━━━ DATA IN THIS EXERCISE ━━━

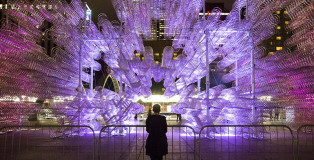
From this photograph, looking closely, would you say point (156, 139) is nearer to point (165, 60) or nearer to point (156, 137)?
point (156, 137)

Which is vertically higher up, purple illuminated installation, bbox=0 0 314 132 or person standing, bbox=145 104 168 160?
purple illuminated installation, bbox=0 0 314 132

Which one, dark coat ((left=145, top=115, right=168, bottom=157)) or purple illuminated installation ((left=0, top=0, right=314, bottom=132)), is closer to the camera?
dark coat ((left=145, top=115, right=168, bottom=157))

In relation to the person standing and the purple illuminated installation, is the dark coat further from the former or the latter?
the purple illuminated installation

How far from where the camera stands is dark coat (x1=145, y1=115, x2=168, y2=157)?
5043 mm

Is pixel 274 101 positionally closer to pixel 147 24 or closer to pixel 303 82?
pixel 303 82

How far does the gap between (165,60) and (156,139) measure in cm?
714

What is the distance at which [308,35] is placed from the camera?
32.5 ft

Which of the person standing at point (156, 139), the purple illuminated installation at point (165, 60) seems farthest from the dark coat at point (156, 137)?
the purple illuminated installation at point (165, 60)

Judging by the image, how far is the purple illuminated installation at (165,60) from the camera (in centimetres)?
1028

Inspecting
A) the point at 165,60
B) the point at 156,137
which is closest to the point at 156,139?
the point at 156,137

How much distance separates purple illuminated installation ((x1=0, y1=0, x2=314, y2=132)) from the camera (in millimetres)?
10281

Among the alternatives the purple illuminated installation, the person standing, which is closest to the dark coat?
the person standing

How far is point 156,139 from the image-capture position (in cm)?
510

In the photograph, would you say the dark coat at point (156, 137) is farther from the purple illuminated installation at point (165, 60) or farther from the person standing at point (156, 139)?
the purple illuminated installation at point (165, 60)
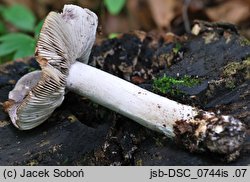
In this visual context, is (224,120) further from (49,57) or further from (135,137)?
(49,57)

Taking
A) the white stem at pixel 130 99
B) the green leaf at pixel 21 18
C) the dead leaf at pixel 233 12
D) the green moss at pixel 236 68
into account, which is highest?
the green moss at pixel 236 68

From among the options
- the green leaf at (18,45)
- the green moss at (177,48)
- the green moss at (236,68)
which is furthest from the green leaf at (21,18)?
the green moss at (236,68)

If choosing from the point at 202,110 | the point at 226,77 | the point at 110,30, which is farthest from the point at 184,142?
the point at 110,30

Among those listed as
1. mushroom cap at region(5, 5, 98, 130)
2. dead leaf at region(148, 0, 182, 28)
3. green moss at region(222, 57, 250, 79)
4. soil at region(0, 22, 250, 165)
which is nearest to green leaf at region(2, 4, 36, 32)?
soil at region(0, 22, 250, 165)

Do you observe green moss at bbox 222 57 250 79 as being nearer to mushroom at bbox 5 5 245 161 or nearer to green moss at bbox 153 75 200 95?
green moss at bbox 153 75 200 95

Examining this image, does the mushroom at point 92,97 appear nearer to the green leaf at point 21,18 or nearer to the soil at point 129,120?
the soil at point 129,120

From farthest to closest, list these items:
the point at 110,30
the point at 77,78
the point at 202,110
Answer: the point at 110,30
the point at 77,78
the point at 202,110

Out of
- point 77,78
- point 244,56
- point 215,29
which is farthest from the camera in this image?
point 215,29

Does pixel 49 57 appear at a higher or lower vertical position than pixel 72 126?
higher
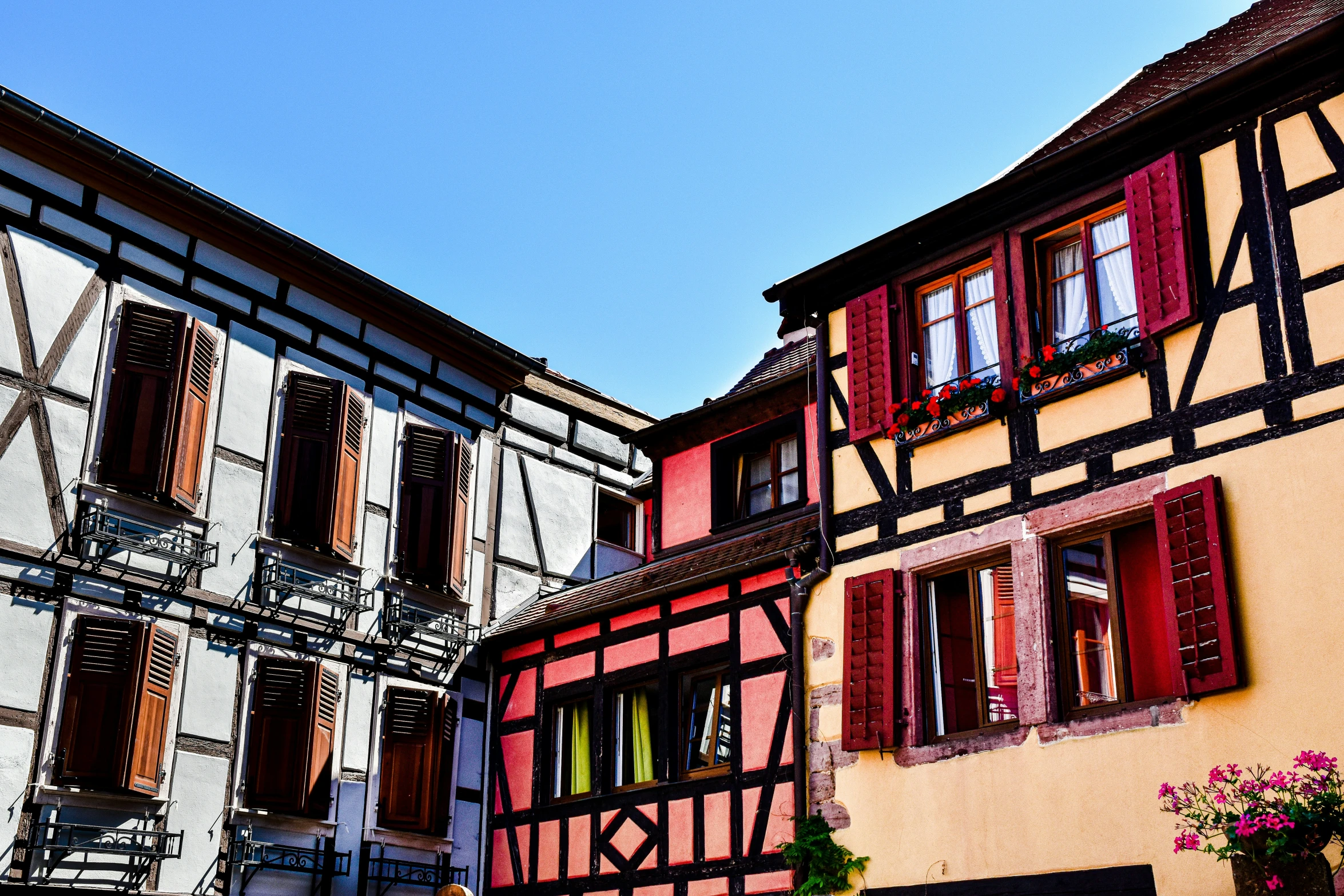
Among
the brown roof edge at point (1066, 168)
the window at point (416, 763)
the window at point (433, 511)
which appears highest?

━━━

» **GOAL OF THE EXERCISE**
Print each line from the one containing "From among the options" through the last line of the listing, both included, exactly and with no pictures.

» **FULL OUTPUT**
From among the options
- the green leaf at (18,45)
- the green moss at (177,48)
- the green moss at (236,68)
which is furthest from the green leaf at (21,18)?
the green moss at (236,68)

If choosing from the point at 202,110 | the point at 226,77 | the point at 110,30, which is farthest from the point at 184,142?
the point at 110,30

Among those listed as
1. mushroom cap at region(5, 5, 98, 130)
2. dead leaf at region(148, 0, 182, 28)
3. green moss at region(222, 57, 250, 79)
4. soil at region(0, 22, 250, 165)
which is nearest to green leaf at region(2, 4, 36, 32)?
soil at region(0, 22, 250, 165)

Do you observe green moss at bbox 222 57 250 79 as being nearer to mushroom at bbox 5 5 245 161 or nearer to green moss at bbox 153 75 200 95?
green moss at bbox 153 75 200 95

Examining this image, does the mushroom at point 92,97 appear nearer to the green leaf at point 21,18 or nearer to the soil at point 129,120?
the soil at point 129,120

From farthest to closest, list these items:
the point at 110,30
the point at 77,78
the point at 202,110
Answer: the point at 110,30
the point at 77,78
the point at 202,110

Out of
- point 77,78
- point 244,56
- point 215,29
which is farthest from the camera in this image?
point 215,29

Does pixel 49 57 appear at a higher or lower vertical position than pixel 72 126?
higher
Among
the brown roof edge at point (1066, 168)
the window at point (416, 763)
the window at point (433, 511)
which appears highest?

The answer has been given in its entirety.